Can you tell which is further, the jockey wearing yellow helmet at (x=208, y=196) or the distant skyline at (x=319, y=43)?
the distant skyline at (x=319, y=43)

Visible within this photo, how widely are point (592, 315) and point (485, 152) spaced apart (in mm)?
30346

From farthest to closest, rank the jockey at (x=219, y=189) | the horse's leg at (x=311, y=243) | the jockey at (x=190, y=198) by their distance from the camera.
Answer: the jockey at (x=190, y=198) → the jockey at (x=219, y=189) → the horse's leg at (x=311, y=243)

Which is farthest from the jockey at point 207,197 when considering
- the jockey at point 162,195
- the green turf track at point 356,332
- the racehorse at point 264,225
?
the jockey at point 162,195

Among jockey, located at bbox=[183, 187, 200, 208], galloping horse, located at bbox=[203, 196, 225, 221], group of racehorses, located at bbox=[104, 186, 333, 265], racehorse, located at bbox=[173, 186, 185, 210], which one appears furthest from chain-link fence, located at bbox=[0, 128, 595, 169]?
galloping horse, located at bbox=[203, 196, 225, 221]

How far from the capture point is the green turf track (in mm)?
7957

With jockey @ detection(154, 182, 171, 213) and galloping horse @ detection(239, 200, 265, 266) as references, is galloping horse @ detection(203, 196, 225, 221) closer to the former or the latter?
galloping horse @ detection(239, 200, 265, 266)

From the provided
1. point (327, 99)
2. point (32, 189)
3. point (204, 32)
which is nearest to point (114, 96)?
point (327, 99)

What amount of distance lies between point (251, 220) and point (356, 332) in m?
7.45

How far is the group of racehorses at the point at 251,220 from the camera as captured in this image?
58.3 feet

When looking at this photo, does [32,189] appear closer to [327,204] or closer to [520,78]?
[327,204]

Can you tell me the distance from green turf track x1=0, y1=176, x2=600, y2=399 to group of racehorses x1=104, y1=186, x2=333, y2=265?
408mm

__________________________________________________

**Goal of the exercise:** Please restate the whole listing word for word.

**Output below:**
Can you tell which is further, the jockey wearing yellow helmet at (x=208, y=196) or the distant skyline at (x=319, y=43)?
the distant skyline at (x=319, y=43)

Visible within this photo, how widely are point (592, 315) and point (485, 152) spaced apart (in mm)?
30346

From farthest to closest, rank the jockey at (x=219, y=189) | the horse's leg at (x=311, y=243) | the jockey at (x=190, y=198) by their distance from the camera.
Answer: the jockey at (x=190, y=198) → the jockey at (x=219, y=189) → the horse's leg at (x=311, y=243)

Which is farthest from the jockey at point 207,197 when considering
- the jockey at point 162,195
- the green turf track at point 356,332
- the racehorse at point 264,225
?
the jockey at point 162,195

Among jockey, located at bbox=[183, 187, 200, 208], galloping horse, located at bbox=[203, 196, 225, 221], group of racehorses, located at bbox=[104, 186, 333, 265], racehorse, located at bbox=[173, 186, 185, 210], which one appears furthest from chain-link fence, located at bbox=[0, 128, 595, 169]?
galloping horse, located at bbox=[203, 196, 225, 221]

How far from the capture point is the green turf track (in mm)?
7957

With jockey @ detection(154, 182, 171, 213) and galloping horse @ detection(239, 200, 265, 266) as references, is galloping horse @ detection(203, 196, 225, 221) closer to the former or the latter?
galloping horse @ detection(239, 200, 265, 266)

From the provided
1. point (327, 99)
2. point (32, 189)
3. point (204, 32)
which is nearest to point (114, 96)?
point (327, 99)

What amount of distance lies between point (251, 220) and point (356, 332) in m?
7.45

How far is the group of racehorses at the point at 251,220 from the camera as captured in this image?
58.3 feet

When looking at this photo, does [32,189] appear closer to [327,204] or closer to [520,78]?
[327,204]

Can you tell me the distance from green turf track x1=0, y1=176, x2=600, y2=399 to group of racehorses x1=104, y1=186, x2=333, y2=265?
408mm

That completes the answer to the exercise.